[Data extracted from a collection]

┌──

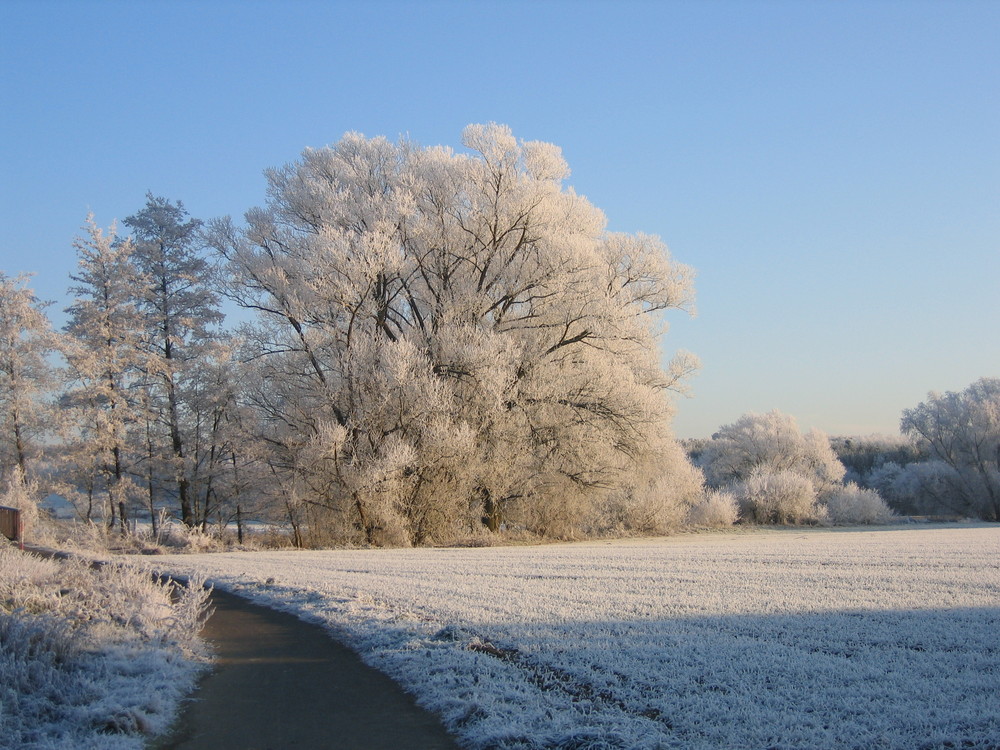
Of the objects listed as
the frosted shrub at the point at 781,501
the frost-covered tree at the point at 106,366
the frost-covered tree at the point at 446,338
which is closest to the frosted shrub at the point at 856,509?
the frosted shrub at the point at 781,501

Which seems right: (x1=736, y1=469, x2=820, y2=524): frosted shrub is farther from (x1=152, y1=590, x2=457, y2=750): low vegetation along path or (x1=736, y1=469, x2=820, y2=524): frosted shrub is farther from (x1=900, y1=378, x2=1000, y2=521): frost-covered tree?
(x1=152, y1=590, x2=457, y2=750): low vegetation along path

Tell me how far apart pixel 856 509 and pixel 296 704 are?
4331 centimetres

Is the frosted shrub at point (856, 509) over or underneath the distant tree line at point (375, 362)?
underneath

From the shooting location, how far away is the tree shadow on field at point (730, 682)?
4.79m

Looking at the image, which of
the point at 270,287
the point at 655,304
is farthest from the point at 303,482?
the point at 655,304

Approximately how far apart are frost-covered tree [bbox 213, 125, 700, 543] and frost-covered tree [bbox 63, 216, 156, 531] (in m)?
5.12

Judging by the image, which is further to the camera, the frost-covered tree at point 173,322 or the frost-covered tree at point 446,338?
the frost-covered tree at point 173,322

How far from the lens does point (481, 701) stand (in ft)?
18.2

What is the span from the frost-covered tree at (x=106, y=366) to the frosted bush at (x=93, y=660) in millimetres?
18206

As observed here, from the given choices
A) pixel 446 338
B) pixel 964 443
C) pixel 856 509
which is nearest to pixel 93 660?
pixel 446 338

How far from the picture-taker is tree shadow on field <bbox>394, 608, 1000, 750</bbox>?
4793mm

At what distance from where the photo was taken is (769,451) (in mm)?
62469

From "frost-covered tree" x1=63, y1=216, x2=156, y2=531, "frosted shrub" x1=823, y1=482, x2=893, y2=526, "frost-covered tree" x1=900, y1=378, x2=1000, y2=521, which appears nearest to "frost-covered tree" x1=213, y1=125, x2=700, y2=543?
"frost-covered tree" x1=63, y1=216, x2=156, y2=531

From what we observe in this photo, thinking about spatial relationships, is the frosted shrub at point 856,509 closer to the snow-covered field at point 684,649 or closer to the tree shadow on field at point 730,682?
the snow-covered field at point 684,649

└──
┌──

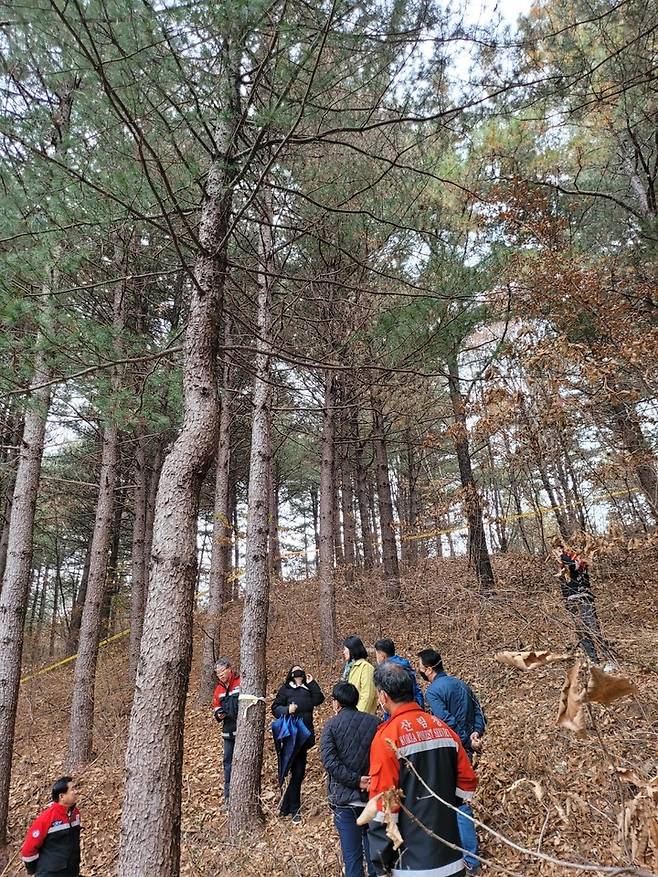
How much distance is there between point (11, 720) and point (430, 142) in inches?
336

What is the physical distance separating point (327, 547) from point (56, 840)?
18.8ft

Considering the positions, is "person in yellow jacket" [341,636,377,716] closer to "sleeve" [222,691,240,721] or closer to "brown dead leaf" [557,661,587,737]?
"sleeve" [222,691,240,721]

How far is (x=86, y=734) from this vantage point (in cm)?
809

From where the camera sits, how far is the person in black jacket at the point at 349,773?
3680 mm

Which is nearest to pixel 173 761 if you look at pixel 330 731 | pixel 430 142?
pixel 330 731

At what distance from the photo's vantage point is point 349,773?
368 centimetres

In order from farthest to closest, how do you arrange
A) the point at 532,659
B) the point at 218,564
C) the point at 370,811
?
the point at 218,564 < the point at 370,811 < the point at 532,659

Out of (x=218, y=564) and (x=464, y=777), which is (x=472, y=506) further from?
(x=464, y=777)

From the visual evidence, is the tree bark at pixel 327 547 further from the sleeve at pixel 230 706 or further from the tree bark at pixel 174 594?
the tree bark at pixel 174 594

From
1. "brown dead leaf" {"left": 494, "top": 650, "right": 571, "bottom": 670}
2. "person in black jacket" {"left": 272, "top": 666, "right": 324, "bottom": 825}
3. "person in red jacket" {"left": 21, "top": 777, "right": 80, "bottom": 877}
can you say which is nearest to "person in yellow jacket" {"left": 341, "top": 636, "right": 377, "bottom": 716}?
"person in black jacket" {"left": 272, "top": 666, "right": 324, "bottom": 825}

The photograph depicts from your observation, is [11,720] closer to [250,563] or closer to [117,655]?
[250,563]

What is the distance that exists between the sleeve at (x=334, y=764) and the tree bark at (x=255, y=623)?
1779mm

└──

* [Aim] Extract every line of the data above that contains the string "bark", taking case into account.

* [Expected answer]
From the visual evidence, is the tree bark at pixel 327 547 further from the sleeve at pixel 230 706 or further from the tree bark at pixel 174 594?
the tree bark at pixel 174 594
What is the distance that exists between the sleeve at (x=334, y=764) and the tree bark at (x=255, y=623)?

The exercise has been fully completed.